There's probably no definition that the whole world would agree on, but there are certainly some core concepts. The core thing that machine learning does is finds patterns in data. It then uses those patterns to predict the future. For example, we could use machine learning to detect credit card fraud if we have data about previous credit card transactions. We could find patterns in that data potentially. That will let us detect when a new credit card transaction is likely to be fraudulent. Or, maybe we want to determine whether a customer is likely to switch to a competitor. There are lots more, but the core idea is that machine learning lets us find patterns in data, then use those patterns to predict the future.

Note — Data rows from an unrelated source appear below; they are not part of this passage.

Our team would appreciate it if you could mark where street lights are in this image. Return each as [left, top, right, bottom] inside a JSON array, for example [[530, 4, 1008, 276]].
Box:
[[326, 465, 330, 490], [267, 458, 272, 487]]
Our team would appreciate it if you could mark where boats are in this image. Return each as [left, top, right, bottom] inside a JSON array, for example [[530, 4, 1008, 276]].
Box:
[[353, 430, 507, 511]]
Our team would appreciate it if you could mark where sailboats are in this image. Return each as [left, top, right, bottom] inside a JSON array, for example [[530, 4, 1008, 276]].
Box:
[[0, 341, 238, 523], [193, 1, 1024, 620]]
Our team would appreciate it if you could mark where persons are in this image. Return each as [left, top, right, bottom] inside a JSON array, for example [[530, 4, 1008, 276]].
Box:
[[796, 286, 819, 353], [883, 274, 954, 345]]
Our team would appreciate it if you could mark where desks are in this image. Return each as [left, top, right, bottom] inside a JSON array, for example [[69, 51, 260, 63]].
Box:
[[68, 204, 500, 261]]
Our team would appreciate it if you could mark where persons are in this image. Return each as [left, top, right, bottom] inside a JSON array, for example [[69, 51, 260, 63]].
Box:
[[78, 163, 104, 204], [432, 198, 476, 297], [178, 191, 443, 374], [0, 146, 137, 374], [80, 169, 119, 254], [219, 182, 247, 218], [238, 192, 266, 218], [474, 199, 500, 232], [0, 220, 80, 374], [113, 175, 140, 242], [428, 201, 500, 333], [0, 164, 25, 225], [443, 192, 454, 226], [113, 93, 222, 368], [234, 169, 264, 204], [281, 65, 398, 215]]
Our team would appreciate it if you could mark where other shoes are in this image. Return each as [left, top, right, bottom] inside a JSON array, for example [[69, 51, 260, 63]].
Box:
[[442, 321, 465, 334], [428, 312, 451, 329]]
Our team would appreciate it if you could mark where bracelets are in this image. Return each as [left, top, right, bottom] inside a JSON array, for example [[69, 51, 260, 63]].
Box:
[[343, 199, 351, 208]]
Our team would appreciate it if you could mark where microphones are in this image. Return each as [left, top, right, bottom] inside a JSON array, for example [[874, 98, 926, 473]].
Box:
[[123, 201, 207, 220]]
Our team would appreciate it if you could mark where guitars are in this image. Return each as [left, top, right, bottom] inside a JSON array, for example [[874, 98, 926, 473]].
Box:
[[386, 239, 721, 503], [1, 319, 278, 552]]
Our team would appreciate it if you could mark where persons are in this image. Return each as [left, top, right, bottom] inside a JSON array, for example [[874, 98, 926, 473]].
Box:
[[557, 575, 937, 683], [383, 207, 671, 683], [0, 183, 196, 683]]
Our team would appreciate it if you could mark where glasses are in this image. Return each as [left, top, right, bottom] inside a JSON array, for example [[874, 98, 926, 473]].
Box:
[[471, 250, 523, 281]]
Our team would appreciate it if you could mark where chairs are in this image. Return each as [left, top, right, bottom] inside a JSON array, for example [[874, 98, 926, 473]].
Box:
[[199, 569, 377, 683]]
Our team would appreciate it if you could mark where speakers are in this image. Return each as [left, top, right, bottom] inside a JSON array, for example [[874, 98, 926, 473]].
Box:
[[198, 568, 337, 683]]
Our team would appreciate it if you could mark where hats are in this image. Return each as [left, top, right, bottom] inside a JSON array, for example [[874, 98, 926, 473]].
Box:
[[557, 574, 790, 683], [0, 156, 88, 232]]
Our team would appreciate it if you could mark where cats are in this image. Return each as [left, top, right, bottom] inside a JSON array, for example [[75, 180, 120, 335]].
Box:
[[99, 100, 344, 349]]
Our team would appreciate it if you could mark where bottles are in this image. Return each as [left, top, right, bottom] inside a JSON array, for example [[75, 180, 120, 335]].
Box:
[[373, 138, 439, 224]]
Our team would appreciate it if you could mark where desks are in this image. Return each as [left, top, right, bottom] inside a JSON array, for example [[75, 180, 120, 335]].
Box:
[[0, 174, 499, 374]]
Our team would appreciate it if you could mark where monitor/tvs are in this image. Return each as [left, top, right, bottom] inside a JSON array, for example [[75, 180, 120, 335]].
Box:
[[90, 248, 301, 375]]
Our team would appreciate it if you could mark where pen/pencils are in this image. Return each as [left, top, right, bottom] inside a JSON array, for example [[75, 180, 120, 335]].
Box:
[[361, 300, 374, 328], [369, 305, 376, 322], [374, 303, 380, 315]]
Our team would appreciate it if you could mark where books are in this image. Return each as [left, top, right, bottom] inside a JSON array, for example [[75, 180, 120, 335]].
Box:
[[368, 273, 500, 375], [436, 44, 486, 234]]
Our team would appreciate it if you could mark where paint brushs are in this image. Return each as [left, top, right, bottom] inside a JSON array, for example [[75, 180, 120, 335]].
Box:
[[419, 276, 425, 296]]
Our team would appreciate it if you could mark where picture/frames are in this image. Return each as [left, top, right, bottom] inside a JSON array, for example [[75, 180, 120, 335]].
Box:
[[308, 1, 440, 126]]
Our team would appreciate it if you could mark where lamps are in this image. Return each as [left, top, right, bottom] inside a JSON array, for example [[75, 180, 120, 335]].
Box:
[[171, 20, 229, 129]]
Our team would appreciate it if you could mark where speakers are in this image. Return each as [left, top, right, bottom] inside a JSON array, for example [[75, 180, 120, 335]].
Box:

How did we learn to read? In reading, we identify letters, and then the patterns of letters together to form words. We then had to recognize those patterns when we saw them again. That's what learning means and that's what machine learning does with data that we provide. So, suppose I have data about credit card transactions. I have only four records, each one has three fields; the customer's name, the amount of the transaction, and whether it was fraudulent or not. What's the pattern that this data suggests for fraudulent transactions? If the name starts with T, they're a criminal. Well, probably not. The problem with having so little data is that it's easy to find patterns, but it's hard to find patterns that are correct i.e. predictive patterns, they help us understand whether a new transaction is likely to be fraudulent. Suppose I have more data which means I have more records and more fields in each one, and I know where the card was issued, where it was used, the age of the user. Now what's the pattern for fraudulent transactions? Well, if we look, there really is a pattern in this data. It is that a transaction is fraudulent if the cardholder is in their 20s, if the card is issued in the USA, and used in Russia, and the amount is more than $1000. We could find that pattern, if we look at this data for a little while. But once again, do we know that pattern is truly predictive? Probably not. We don't have enough data. To do this well, we should have enough data that people just can't find the patterns. For this, we have to use the software. That's where machine learning comes in for humans.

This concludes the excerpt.